On assiste progressivement à la naissance du droit de la mer, c'est-à-dire à un ensemble des règles juridiques internationales relatives à l'utilisation des espaces maritimes et l'exercice de pouvoirs sur ces espaces par les États.
En 1945, le président des États-Unis, Harry Truman, promulgue « la juridiction et le contrôle » sur fond marin et le sous-sol du plateau continental, et la possibilité d'édicter des mesures de conservation et de protection des ressources halieutiques dans la haute mer au large des États-Unis.
Halieutique
Le terme halieutique désigne les activités liées à la pêche.
En 1952, la Déclaration de Santiago est mise en place. Le Chili, le Pérou et l'Équateur souhaitent se réserver l'exploitation des ressources naturelles. Ils définissent pour la première fois un espace maritime de 200 milles marins sous souveraineté nationale.
Mille nautique ou marin
Le mille nautique ou marin est l'unité de mesure de distance pour la navigation maritime. Un mille est égal à 1 852 mètres.
La distance minimale de 200 milles au large de leurs côtes n'a pas été choisie au hasard : elle correspond au courant marin de Humboldt, courant froid riche en plancton et en poissons.
La convention de Montego Bay est une convention des Nations unies sur le droit de la mer. Depuis 1982, elle établit un cadre juridique international au caractère quasi universel régissant tous les espaces marins et leurs ressources. Elle a été ratifiée par 167 États.
La convention de Montego Bay est le fruit d'un long processus diplomatique. Trois conférences ont eu lieu entre 1956 et 1982. La dernière dure de 1973 à 1982. Elle marque une territorialisation et un découpage des espaces maritimes par les États. En effet, en langage juridique, la Convention des Nations unies sur le droit de la mer (CNUDM), ou convention de Montego Bay, propose un compromis entre la liberté de navigation et l'appropriation des espaces maritimes par un découpage de ces espaces. Cette délimitation est faite en fonction d'un principe simple : le degré d'appropriation des espaces maritimes est proportionnel à la distance par rapport au trait de côte. Plus la côte est proche, plus la souveraineté étatique est forte et inversement.

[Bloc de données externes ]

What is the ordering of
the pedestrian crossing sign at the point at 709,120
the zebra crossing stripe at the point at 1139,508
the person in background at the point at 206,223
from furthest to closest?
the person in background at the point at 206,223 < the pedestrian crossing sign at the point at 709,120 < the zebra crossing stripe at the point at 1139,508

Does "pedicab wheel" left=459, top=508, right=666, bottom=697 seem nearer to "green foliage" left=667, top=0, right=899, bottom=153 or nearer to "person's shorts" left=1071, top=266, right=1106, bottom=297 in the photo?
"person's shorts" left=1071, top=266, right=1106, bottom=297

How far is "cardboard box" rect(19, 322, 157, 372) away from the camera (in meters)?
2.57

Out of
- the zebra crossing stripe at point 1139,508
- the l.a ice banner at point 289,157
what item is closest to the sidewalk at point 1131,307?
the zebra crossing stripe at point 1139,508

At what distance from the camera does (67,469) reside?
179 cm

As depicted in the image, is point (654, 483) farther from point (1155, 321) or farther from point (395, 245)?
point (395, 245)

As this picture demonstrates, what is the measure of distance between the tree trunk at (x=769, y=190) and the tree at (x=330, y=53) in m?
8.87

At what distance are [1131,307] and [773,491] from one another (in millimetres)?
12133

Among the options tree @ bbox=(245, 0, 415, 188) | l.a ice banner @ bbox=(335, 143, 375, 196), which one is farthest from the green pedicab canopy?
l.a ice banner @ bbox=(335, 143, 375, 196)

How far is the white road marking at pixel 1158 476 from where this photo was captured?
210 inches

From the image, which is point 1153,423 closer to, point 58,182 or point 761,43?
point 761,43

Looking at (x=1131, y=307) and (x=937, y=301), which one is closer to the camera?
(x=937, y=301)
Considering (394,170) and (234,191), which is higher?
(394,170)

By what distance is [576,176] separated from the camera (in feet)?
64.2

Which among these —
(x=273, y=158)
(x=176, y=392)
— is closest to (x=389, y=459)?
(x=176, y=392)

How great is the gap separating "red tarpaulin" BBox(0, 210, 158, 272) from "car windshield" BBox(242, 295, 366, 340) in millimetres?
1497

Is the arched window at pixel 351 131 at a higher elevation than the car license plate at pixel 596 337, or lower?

Zone économique exclusive (ZEE)
Une zone économique exclusive (ZEE) est un espace maritime sur lequel un État côtier exerce des droits souverains en matière d'exploitation et d'usage des ressources sur une distance de 200 milles marins à partir des côtes (soit 370 kilomètres).

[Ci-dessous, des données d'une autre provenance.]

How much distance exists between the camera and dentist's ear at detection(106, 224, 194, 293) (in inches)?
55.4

Les ZEE représentent 32 % de l'ensemble maritime, mais 90 % des poissons pêchés, tandis que la haute mer constitue 64 % de l'ensemble.
Des organismes intergouvernementaux régulent les questions maritimes :
- La Commission des limites du plateau continental (CLPC) examine les demandes d'extension du plateau continental jusqu'à 350 milles marins.
- Depuis 1996, il existe un Tribunal international du droit de la mer qui tranche les différends entre les États. En cas de non-résolution, c'est la Cour internationale de justice de La Haye qui est compétente.
L'enjeu du partage des ressources
Les espaces maritimes sont riches en ressources variées. Ils sont des enjeux importants et sont à l'origine de tensions géopolitiques.
Les enjeux sont liés aux ressources à exploiter, présentes et à venir. En effet, la mer, c'est d'abord du poisson. Les ressources halieutiques sont estimées à 90 millions de tonnes de poissons pêchés dans le monde, principalement dans les océans Pacifique et Atlantique Nord.
Les ressources sont également énergétiques : les espaces maritimes représentent 22 % des réserves de pétrole et 30 % des réserves de gaz. Les gisements offshore, de plus en plus profonds, sont permis grâce aux progrès des forages.
Offshore
Offshore est un terme anglais signifiant littéralement « vers le large ». C'est une activité qui se déroule en pleine mer.
On comprend ainsi l'importance de posséder une ZEE la plus vaste possible : son potentiel en richesses est d'autant plus élevé que la zone sera étendue et permettra une projection sécurisée vers la haute mer. Aussi, la délimitation du zonage des espaces maritimes est un enjeu capital et une source de tensions et de conflits entre les États.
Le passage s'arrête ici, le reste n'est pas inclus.